Pour terminer, évoquons rapidement le grand sujet du bonheur[6], ce bien final que tous les hommes recherchent, et que l’on trouve par excellence et facon paradoxale dans la souffrance. Makarios, « heureux, bienheureux, bonheur », est employé dans 49 versets du NT. Le véritable bonheur vient du soin que nous apportons aux malheureux. Ac 20, 35 : « Je vous l’ai toujours montré, c’est en peinant de la sorte qu’il faut venir en aide aux faibles et se souvenir de ces mots que le Seigneur Jésus lui-même a prononcés : Il y a plus de bonheur à donner qu’à recevoir » Le bonheur est la gloire de la foi. Il est la sérénité qui donne à voir la puissance de la foi, cette assurance qui nous rend inébranlables dans l’épreuve. 1 P 3, 14 : « Bien plus, au cas où vous auriez à souffrir pour la justice, heureux êtes-vous. N’ayez aucune crainte et ne soyez pas troublés ». Jésus nous a prévenus qu’il serait toujours à nos côtés, et en particulier aux heures de grand vent. 1 P 4, 14 : « Si l’on vous outrage pour le nom du Christ, heureux êtes-vous, car l’Esprit de gloire, l’Esprit de Dieu, repose sur vous ». Le bonheur est une conséquence de la pratique, comme la Sagesse suit le Conseil. Jn 13, 17 : « Sachant cela, vous serez heureux si du moins vous le mettez en pratique ».  Après le travail des six jours vient le repos du septième. Ap 14, 13 : « Et j’entendis une voix qui, du ciel, disait : Ecris : Heureux dès à présent ceux qui sont morts dans le Seigneur ! Oui, dit l’Esprit, qu’ils se reposent de leurs labeurs, car leurs œuvres les suivent ». Le Ciel est le lieu du repos définitif. Ap 22, 14 : « Heureux ceux qui lavent leurs robes, afin d’avoir droit à l’arbre de vie, et d’entrer, par les portes, dans la cité ».

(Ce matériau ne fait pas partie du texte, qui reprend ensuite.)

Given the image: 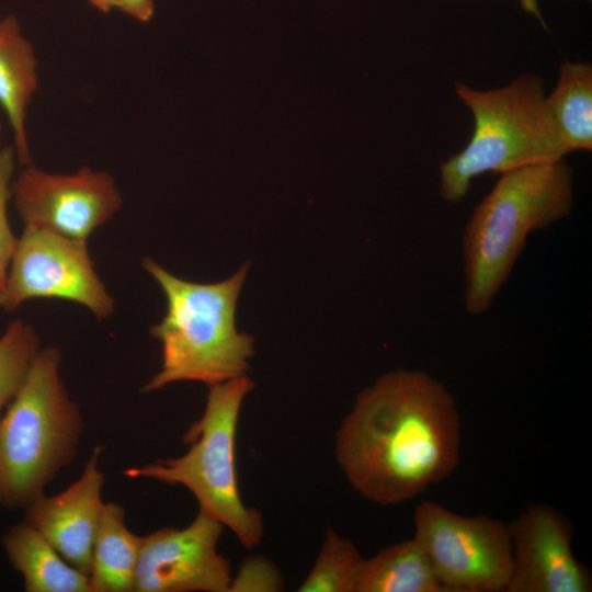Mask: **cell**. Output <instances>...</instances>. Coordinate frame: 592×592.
Segmentation results:
<instances>
[{
    "label": "cell",
    "instance_id": "obj_8",
    "mask_svg": "<svg viewBox=\"0 0 592 592\" xmlns=\"http://www.w3.org/2000/svg\"><path fill=\"white\" fill-rule=\"evenodd\" d=\"M34 298H57L109 317L114 300L96 274L86 241L25 225L0 292V308L12 311Z\"/></svg>",
    "mask_w": 592,
    "mask_h": 592
},
{
    "label": "cell",
    "instance_id": "obj_3",
    "mask_svg": "<svg viewBox=\"0 0 592 592\" xmlns=\"http://www.w3.org/2000/svg\"><path fill=\"white\" fill-rule=\"evenodd\" d=\"M143 266L167 299L166 316L150 328L161 343V368L143 391L187 380L209 386L247 375L254 340L238 331L236 308L249 264L213 284L181 280L149 258L143 260Z\"/></svg>",
    "mask_w": 592,
    "mask_h": 592
},
{
    "label": "cell",
    "instance_id": "obj_10",
    "mask_svg": "<svg viewBox=\"0 0 592 592\" xmlns=\"http://www.w3.org/2000/svg\"><path fill=\"white\" fill-rule=\"evenodd\" d=\"M224 528L198 510L183 528L143 536L134 592H229L231 565L218 551Z\"/></svg>",
    "mask_w": 592,
    "mask_h": 592
},
{
    "label": "cell",
    "instance_id": "obj_25",
    "mask_svg": "<svg viewBox=\"0 0 592 592\" xmlns=\"http://www.w3.org/2000/svg\"><path fill=\"white\" fill-rule=\"evenodd\" d=\"M0 134H1V121H0Z\"/></svg>",
    "mask_w": 592,
    "mask_h": 592
},
{
    "label": "cell",
    "instance_id": "obj_19",
    "mask_svg": "<svg viewBox=\"0 0 592 592\" xmlns=\"http://www.w3.org/2000/svg\"><path fill=\"white\" fill-rule=\"evenodd\" d=\"M39 339L31 325L12 321L0 338V417L22 387L39 352Z\"/></svg>",
    "mask_w": 592,
    "mask_h": 592
},
{
    "label": "cell",
    "instance_id": "obj_24",
    "mask_svg": "<svg viewBox=\"0 0 592 592\" xmlns=\"http://www.w3.org/2000/svg\"><path fill=\"white\" fill-rule=\"evenodd\" d=\"M520 3H521V7L523 8L524 11H526L527 13L533 14L540 22H543V18H542V14H540V10H539L537 0H520Z\"/></svg>",
    "mask_w": 592,
    "mask_h": 592
},
{
    "label": "cell",
    "instance_id": "obj_18",
    "mask_svg": "<svg viewBox=\"0 0 592 592\" xmlns=\"http://www.w3.org/2000/svg\"><path fill=\"white\" fill-rule=\"evenodd\" d=\"M364 557L355 544L328 528L298 592H355Z\"/></svg>",
    "mask_w": 592,
    "mask_h": 592
},
{
    "label": "cell",
    "instance_id": "obj_22",
    "mask_svg": "<svg viewBox=\"0 0 592 592\" xmlns=\"http://www.w3.org/2000/svg\"><path fill=\"white\" fill-rule=\"evenodd\" d=\"M155 0H118V8L130 18L147 22L153 13Z\"/></svg>",
    "mask_w": 592,
    "mask_h": 592
},
{
    "label": "cell",
    "instance_id": "obj_5",
    "mask_svg": "<svg viewBox=\"0 0 592 592\" xmlns=\"http://www.w3.org/2000/svg\"><path fill=\"white\" fill-rule=\"evenodd\" d=\"M253 387L247 375L209 385L202 417L182 437L189 449L181 456L124 471L133 479L183 486L196 499L198 510L229 528L248 549L259 546L264 534L262 513L244 504L237 473L239 417Z\"/></svg>",
    "mask_w": 592,
    "mask_h": 592
},
{
    "label": "cell",
    "instance_id": "obj_13",
    "mask_svg": "<svg viewBox=\"0 0 592 592\" xmlns=\"http://www.w3.org/2000/svg\"><path fill=\"white\" fill-rule=\"evenodd\" d=\"M37 60L31 42L12 14L0 20V106L13 134L19 162L31 163L26 110L37 88Z\"/></svg>",
    "mask_w": 592,
    "mask_h": 592
},
{
    "label": "cell",
    "instance_id": "obj_2",
    "mask_svg": "<svg viewBox=\"0 0 592 592\" xmlns=\"http://www.w3.org/2000/svg\"><path fill=\"white\" fill-rule=\"evenodd\" d=\"M573 172L565 158L500 173L476 205L462 238L464 307L486 312L509 280L532 231L570 214Z\"/></svg>",
    "mask_w": 592,
    "mask_h": 592
},
{
    "label": "cell",
    "instance_id": "obj_12",
    "mask_svg": "<svg viewBox=\"0 0 592 592\" xmlns=\"http://www.w3.org/2000/svg\"><path fill=\"white\" fill-rule=\"evenodd\" d=\"M95 446L81 476L60 493H45L25 508L24 522L34 527L71 566L89 577L93 542L104 502V475Z\"/></svg>",
    "mask_w": 592,
    "mask_h": 592
},
{
    "label": "cell",
    "instance_id": "obj_21",
    "mask_svg": "<svg viewBox=\"0 0 592 592\" xmlns=\"http://www.w3.org/2000/svg\"><path fill=\"white\" fill-rule=\"evenodd\" d=\"M284 579L276 566L261 555L246 557L232 572L229 592H277Z\"/></svg>",
    "mask_w": 592,
    "mask_h": 592
},
{
    "label": "cell",
    "instance_id": "obj_20",
    "mask_svg": "<svg viewBox=\"0 0 592 592\" xmlns=\"http://www.w3.org/2000/svg\"><path fill=\"white\" fill-rule=\"evenodd\" d=\"M13 147L0 148V292L3 288L18 238L14 237L8 220V202L12 197V175L14 159Z\"/></svg>",
    "mask_w": 592,
    "mask_h": 592
},
{
    "label": "cell",
    "instance_id": "obj_14",
    "mask_svg": "<svg viewBox=\"0 0 592 592\" xmlns=\"http://www.w3.org/2000/svg\"><path fill=\"white\" fill-rule=\"evenodd\" d=\"M12 567L26 592H91L87 574L67 562L34 527L23 522L2 536Z\"/></svg>",
    "mask_w": 592,
    "mask_h": 592
},
{
    "label": "cell",
    "instance_id": "obj_11",
    "mask_svg": "<svg viewBox=\"0 0 592 592\" xmlns=\"http://www.w3.org/2000/svg\"><path fill=\"white\" fill-rule=\"evenodd\" d=\"M512 570L506 592H591L589 569L572 551L573 528L555 509L532 503L509 524Z\"/></svg>",
    "mask_w": 592,
    "mask_h": 592
},
{
    "label": "cell",
    "instance_id": "obj_1",
    "mask_svg": "<svg viewBox=\"0 0 592 592\" xmlns=\"http://www.w3.org/2000/svg\"><path fill=\"white\" fill-rule=\"evenodd\" d=\"M460 430L456 400L441 380L398 368L357 395L338 428L335 460L362 498L396 505L453 474Z\"/></svg>",
    "mask_w": 592,
    "mask_h": 592
},
{
    "label": "cell",
    "instance_id": "obj_4",
    "mask_svg": "<svg viewBox=\"0 0 592 592\" xmlns=\"http://www.w3.org/2000/svg\"><path fill=\"white\" fill-rule=\"evenodd\" d=\"M60 352L41 349L0 417V504L25 509L71 464L84 422L59 374Z\"/></svg>",
    "mask_w": 592,
    "mask_h": 592
},
{
    "label": "cell",
    "instance_id": "obj_17",
    "mask_svg": "<svg viewBox=\"0 0 592 592\" xmlns=\"http://www.w3.org/2000/svg\"><path fill=\"white\" fill-rule=\"evenodd\" d=\"M355 592H449L415 539L392 543L363 560Z\"/></svg>",
    "mask_w": 592,
    "mask_h": 592
},
{
    "label": "cell",
    "instance_id": "obj_16",
    "mask_svg": "<svg viewBox=\"0 0 592 592\" xmlns=\"http://www.w3.org/2000/svg\"><path fill=\"white\" fill-rule=\"evenodd\" d=\"M546 111L567 155L592 149V66L568 61L560 66L556 87L546 95Z\"/></svg>",
    "mask_w": 592,
    "mask_h": 592
},
{
    "label": "cell",
    "instance_id": "obj_9",
    "mask_svg": "<svg viewBox=\"0 0 592 592\" xmlns=\"http://www.w3.org/2000/svg\"><path fill=\"white\" fill-rule=\"evenodd\" d=\"M11 190L25 225L82 241L122 205L113 178L87 167L72 174H52L30 163Z\"/></svg>",
    "mask_w": 592,
    "mask_h": 592
},
{
    "label": "cell",
    "instance_id": "obj_15",
    "mask_svg": "<svg viewBox=\"0 0 592 592\" xmlns=\"http://www.w3.org/2000/svg\"><path fill=\"white\" fill-rule=\"evenodd\" d=\"M124 517L122 505L104 502L93 542L91 592H134L143 536L130 532Z\"/></svg>",
    "mask_w": 592,
    "mask_h": 592
},
{
    "label": "cell",
    "instance_id": "obj_23",
    "mask_svg": "<svg viewBox=\"0 0 592 592\" xmlns=\"http://www.w3.org/2000/svg\"><path fill=\"white\" fill-rule=\"evenodd\" d=\"M98 10L109 13L118 8V0H89Z\"/></svg>",
    "mask_w": 592,
    "mask_h": 592
},
{
    "label": "cell",
    "instance_id": "obj_7",
    "mask_svg": "<svg viewBox=\"0 0 592 592\" xmlns=\"http://www.w3.org/2000/svg\"><path fill=\"white\" fill-rule=\"evenodd\" d=\"M413 523V538L449 592L505 591L512 570L509 524L460 515L433 501L415 506Z\"/></svg>",
    "mask_w": 592,
    "mask_h": 592
},
{
    "label": "cell",
    "instance_id": "obj_6",
    "mask_svg": "<svg viewBox=\"0 0 592 592\" xmlns=\"http://www.w3.org/2000/svg\"><path fill=\"white\" fill-rule=\"evenodd\" d=\"M455 92L469 109L474 128L465 148L440 164L444 201L462 202L471 181L483 173H503L565 158L546 111L542 78L524 75L486 91L457 82Z\"/></svg>",
    "mask_w": 592,
    "mask_h": 592
}]
</instances>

Nous avons trouvé dans la tradition musulmane le septenaire suivant des Afflictions, que nous citons dans l’ordre qui nous semble correspondre aux dons : la pauvreté, la prospérité, la maladie, la sénilité (la folie), la mort subite, les faux-prophètes, l’anti-christ.

NOTES

[1] A Fatima au Portugal, tous les soirs, les pèlerins marchent en procession avec Marie Reine du Ciel, dans l’armée des faibles aux yeux de la terre, mais des puissants aux yeux du ciel.
[2] Cf le chapitre 1.
[3] Madeleine DELBREL. Indivisible Amour. Centurion, 1992. P. 66
[4] Madeleine DELBREL. Athéisme et Evangélisation. Nouvelle Cité, 2010.
[5] Catéchisme de l’Eglise Catholique, article 1832.
[6] Allemand Gluck, anglais gladness, latin Gaudium, trois mots commençant par la septième lettre de l’alphabet.